TEXTE FOURNI =
|---|

Ces normes dites IFRS-S complètent le tableau des normes purement comptables développées par la fondation IFRS, c’est-à-dire la fondation ayant pour mission d’édicter les « International Financial Reporting Standards » permettant de comparer entre eux les résultats des entreprises quelles que soient leurs domiciliations. Vu ce qui lui est arrivé à la tête de Danone, on comprend sans peine quelques-unes de ses motivations.

 

 

Un changement majeur dans la nature du capitalisme

Ce bruissement novateur qui anime le monde des fondations plonge ses racines dans un terreau ancien dont les composteurs sont des figures de proue comme Georges Soros ou Bill Gates dont les fondations sont bien connues. Pour ce qui est, par exemple, de Georges Soros, le plus ambitieux des deux, il convient de parler plutôt de réseau de fondations.

 

Sous le nom de Open Society Foundations, ce réseau date de 1979. Avec les fonds alloués par le milliardaire il poursuit des objectifs très larges qui vont de la transformation des régimes politiques à celui des modalités de fonctionnement des économies en passant par une forte implication en matière d’éducation et de santé. Si on veut avoir une idée de ce qu’est une société ouverte selon Georges Soros le mieux est de lire le livre où il s’en explique (9).

 

Ces extrémités en disent long sur le poids croissant des entreprises dans le domaine sociétal, et donc répétons-le, institutionnel. Elles sont d’ailleurs de plus en plus nombreuses, grandes ou petites, à intégrer dans leurs organigrammes des directeurs de développement durable. Ce qui reflète bien le fait que plus de la moitié des entreprises de plus de 50 salariés se seraient engagées, peu ou prou, dans une démarche de RSE.

 

Globalement, on est bien en présence d’un changement de nature majeur du capitalisme. Contrairement à ce qui a pu être énoncé, parfois brutalement, par certains grands patrons, la raison d’être d’une entreprise, ce n’est plus de seulement maximiser ses profits, c’est certes toujours faire du profit – comment faire autrement si on veut avoir les moyens d’investir durablement – mais en respectant surtout la planète et ceux qui y vivent. Et ça change beaucoup de choses !

 

Sur ce qu’est ou peut être une entreprise, presque en voie d’angélisation, si on écoute certains de ses meilleurs porte-paroles, objectivement sensibles aux nuages apocalyptiques qui planent sur l’Humanité et sur ce qu’on peut attendre, ou ne pas attendre, d’une classe politique et des institutions qui vont avec, à bout de souffle et engoncée dans des postures idéologiques, souffrant, à l’inverse, d’un tenace et croissant discrédit.

 

Des fondations d’entreprise tous azimuts

De fait, outre celles qui passent le cap de la raison d’être statutaire faisant une large place à la RSE, il existe désormais un grand nombre d’entreprises ou d’entrepreneurs qui se lancent dans le financement de fondations qui lui sont dédiée : fondations d’entreprise, fonds de dotation ou fondations abritées. Les modalités varient en fonction des modalités de gestion choisies, mais le principe est invariable et en 2023 tout statuts confondus elles sont près de 6000 à œuvrer en France pour la bonne cause. Pour l’essentiel, pour celle de la RSE, bien sûr !

|---|

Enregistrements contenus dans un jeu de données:
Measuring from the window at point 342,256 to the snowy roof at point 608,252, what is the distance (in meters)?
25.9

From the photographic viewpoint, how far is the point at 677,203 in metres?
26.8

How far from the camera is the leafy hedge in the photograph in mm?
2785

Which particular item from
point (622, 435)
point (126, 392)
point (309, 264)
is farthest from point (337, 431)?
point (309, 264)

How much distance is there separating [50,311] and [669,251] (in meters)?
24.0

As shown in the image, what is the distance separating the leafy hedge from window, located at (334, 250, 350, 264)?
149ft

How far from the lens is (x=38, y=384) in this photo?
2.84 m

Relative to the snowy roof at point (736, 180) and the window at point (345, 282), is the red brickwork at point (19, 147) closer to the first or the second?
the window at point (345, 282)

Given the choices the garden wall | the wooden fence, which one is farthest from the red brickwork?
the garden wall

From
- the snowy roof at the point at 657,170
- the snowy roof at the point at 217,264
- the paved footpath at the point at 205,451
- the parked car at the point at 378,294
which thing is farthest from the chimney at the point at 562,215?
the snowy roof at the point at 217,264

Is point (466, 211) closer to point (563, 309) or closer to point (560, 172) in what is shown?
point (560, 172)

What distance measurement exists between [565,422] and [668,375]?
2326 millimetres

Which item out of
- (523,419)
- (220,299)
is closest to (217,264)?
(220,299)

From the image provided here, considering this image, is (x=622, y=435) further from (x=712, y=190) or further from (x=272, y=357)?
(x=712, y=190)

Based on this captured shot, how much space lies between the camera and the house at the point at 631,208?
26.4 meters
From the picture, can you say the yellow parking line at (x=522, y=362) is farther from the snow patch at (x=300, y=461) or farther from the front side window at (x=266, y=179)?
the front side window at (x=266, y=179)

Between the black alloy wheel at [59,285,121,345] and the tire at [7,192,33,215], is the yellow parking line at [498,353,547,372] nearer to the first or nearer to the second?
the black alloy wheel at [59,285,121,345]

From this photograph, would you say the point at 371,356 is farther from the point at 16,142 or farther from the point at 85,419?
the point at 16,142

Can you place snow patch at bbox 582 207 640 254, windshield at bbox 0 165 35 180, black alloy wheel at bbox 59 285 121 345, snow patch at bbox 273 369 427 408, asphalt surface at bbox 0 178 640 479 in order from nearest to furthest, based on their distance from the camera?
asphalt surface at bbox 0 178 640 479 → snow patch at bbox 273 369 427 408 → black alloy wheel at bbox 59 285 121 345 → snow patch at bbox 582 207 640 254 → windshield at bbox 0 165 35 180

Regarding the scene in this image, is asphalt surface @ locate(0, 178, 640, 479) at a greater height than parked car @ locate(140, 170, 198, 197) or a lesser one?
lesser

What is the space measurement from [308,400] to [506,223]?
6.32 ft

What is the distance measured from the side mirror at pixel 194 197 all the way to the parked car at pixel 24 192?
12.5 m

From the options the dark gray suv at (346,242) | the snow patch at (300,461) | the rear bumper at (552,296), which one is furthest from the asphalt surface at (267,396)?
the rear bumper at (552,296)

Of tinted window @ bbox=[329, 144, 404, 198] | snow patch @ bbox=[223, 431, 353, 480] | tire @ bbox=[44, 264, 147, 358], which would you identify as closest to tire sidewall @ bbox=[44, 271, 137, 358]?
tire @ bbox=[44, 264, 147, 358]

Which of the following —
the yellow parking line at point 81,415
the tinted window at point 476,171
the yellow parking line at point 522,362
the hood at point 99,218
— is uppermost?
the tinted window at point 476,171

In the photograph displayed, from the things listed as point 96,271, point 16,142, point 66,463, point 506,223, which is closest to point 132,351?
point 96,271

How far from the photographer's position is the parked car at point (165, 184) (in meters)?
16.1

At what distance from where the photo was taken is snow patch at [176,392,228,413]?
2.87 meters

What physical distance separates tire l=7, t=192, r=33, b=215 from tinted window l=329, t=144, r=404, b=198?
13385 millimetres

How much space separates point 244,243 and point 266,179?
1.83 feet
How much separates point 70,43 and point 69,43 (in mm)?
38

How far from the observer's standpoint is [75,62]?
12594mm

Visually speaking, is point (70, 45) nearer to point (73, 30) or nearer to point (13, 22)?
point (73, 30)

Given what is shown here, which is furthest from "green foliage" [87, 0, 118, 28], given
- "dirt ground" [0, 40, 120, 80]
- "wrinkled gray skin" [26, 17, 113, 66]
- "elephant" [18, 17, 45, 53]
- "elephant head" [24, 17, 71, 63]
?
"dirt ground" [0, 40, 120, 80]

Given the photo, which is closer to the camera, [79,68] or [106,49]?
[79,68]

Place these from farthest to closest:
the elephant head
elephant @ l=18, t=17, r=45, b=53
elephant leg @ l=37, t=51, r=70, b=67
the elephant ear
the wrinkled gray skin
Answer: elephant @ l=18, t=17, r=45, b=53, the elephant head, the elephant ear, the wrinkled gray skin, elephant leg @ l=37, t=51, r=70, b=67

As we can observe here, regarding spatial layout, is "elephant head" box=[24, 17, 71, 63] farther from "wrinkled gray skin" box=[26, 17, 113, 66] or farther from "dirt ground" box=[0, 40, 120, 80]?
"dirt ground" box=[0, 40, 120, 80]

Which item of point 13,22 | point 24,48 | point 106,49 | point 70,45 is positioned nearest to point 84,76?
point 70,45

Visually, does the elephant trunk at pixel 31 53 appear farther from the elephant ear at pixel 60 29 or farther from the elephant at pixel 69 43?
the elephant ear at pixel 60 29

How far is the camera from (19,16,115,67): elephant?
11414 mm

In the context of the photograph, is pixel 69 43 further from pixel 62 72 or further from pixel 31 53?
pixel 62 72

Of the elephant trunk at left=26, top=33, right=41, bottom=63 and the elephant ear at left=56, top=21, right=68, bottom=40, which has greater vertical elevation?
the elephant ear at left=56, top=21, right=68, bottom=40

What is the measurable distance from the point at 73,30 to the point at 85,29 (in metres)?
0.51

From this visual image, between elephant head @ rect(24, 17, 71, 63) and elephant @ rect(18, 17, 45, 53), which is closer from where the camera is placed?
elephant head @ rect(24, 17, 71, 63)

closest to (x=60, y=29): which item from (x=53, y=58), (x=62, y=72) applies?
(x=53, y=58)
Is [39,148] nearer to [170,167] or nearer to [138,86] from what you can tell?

|---|

TRAVAIL DEMANDÉ =
a – Recopiez le texte sur les fondations d'entreprise depuis « Ces normes dites » jusqu'à « de ses motivations. » inclus.
b – Quelles formes de structures financées par les entreprises ou les entrepreneurs le texte sur les fondations d'entreprise énumère-t-il ?
c – Rédigez la suite du texte sur les fondations d'entreprise, après sa dernière phrase.

RÉPONSES PAR CONSIGNE =
a –
Ces normes dites IFRS-S complètent le tableau des normes purement comptables développées par la fondation IFRS, c’est-à-dire la fondation ayant pour mission d’édicter les « International Financial Reporting Standards » permettant de comparer entre eux les résultats des entreprises quelles que soient leurs domiciliations. Vu ce qui lui est arrivé à la tête de Danone, on comprend sans peine quelques-unes de ses motivations.

b –
- fondations d'entreprise
- fonds de dotation
- fondations abritées

c –
 

Ce qui ne représente pas loin de 40 milliards d’euros d’actifs, un peu plus de 100 000 salariés et une dépense annuelle de l’ordre de 16 milliards d’euros. Notons de surcroit que cette dépense a tendance à croître chaque année selon un taux qui avoisine les 10 %.

 

Ce qui s’explique par l’extrême diversité des engagements. Ils peuvent aller de la fourniture de violons à des classes enfantines de toute origines et de soutien à des actions pédagogiques pour son apprentissage comme le fait la fondation Vareille, de droit suisse, fondée par les parents de la romancière à succès Marie Vareille, à la défense de la biodiversité et de ses agents pollinisateurs comme le fait la fondation abritée « Lune de Miel ».

 

 

L’exemple typique de la fondation Lune de Miel

« Lune de miel », c’est la marque leader qu’a choisi la famille Michaud pour commercialiser son produit star, le miel. L’entreprise typiquement « rhénane » installée à Gan dans le Béarn, au pied des Pyrénées, est une jeune centenaire, puisque fondée en 1920, et est dirigée par un représentant de la troisième génération de la famille. C’est une entreprise de taille moyenne comme il se doit, d’un peu plus de 250 salariés et un chiffre d’affaires de près de 150 millions d’euros. Elle est néanmoins parvenue à être un leader mondial dans son secteur.

 

Soucieuse de défendre son métier et son secteur, menacés par l’effondrement de la biodiversité et les malfaçons, l’entreprise a créé, en avril 2014, la fondation « Lune de Miel ». Dotée d’un budget annuel de l’ordre de 100 000 euros, il s’agit d’une fondation « abritée », sous l’égide de la fondation de France, qui s’est donnée pour but de renforcer la professionnalisation du secteur et de soutenir les apiculteurs locaux, de faire comprendre le plus largement possible le rôle des abeilles dans la préservation de la biodiversité et de soutenir la recherche agronomique en contribuant à différentes actions propres à consolider l’avenir de la filière. L’un dans l’autre, cette implication, notoirement institutionnelle, s’est traduite par l’examen de près de 250 dossiers et le financement d’une centaine. Et de fait, au fil des années, l’entreprise a fini par y consacrer près d’un million d’euros.  

 

Si toutes les entreprises sensibles à une raison d’être affirmant leur sens de la RSE agissent de même, dans les mêmes proportions, au-delà de leur management forcément apaisé, il est facile d’imaginer l’impact que cela peut avoir à la longue sur la nature du capitalisme et l’influence déterminante que les entreprises « nouvelle manière » peuvent avoir, en général, sur l’évolution des sociétés.

 

 

Fin des entreprises à management guerrier ?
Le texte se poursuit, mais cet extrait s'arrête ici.